Every record below should be printed exactly, except for the pictures.

---------- DATA TO USE ----------

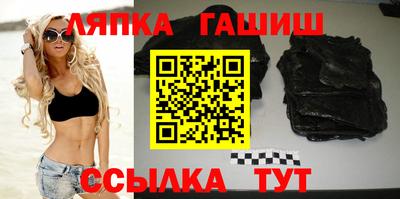 первитин Кимры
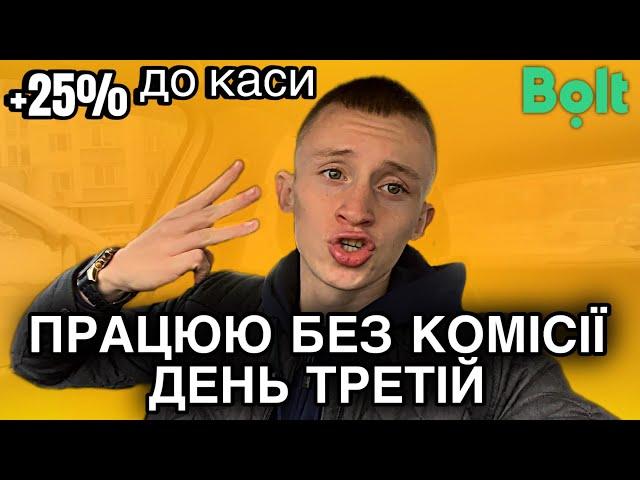 Bolt: ПРАЦЮЮ БЕЗ КОМІСІЇ  ДЕНЬ ТРЕТІЙ | +25% до каси 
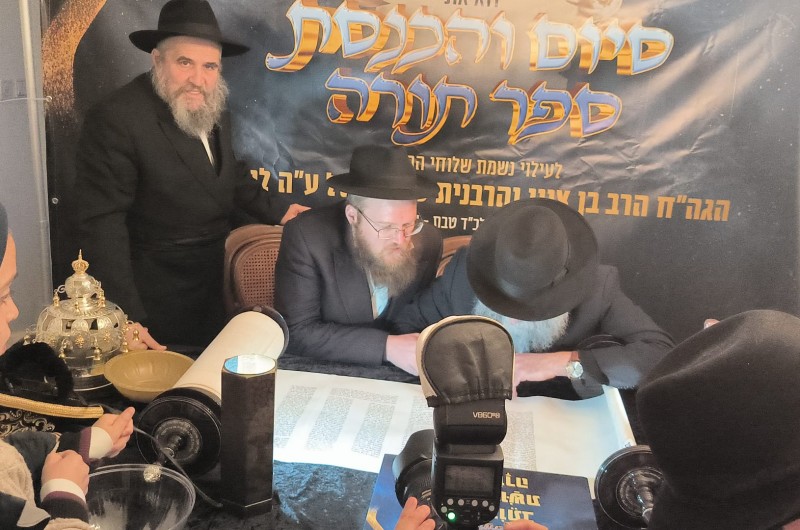 ערד: הכנסת ס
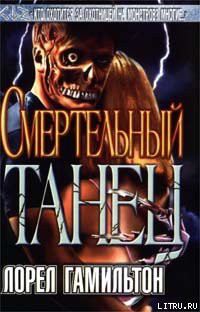 Смертельный танец - Гамильтон Лорел Кей - Читать 📖 Читать онлайн 👀 Читаемые книги читать онлайн бесплатно 🔥 booksread-online.com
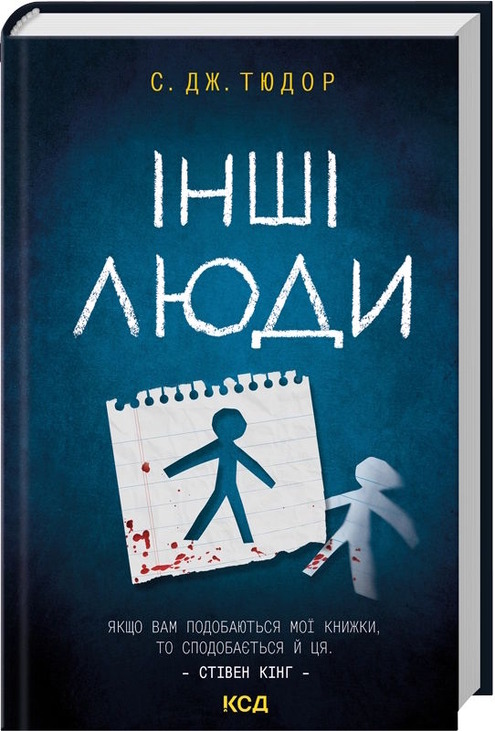 Інші люди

----------

_ANSWER BELOW_.
 первитин Кимры
 Bolt: ПРАЦЮЮ БЕЗ КОМІСІЇ  ДЕНЬ ТРЕТІЙ | +25% до каси 
 ערד: הכנסת ס
 Смертельный танец - Гамильтон Лорел Кей - Читать 📖 Читать онлайн 👀 Читаемые книги читать онлайн бесплатно 🔥 booksread-online.com
 Інші люди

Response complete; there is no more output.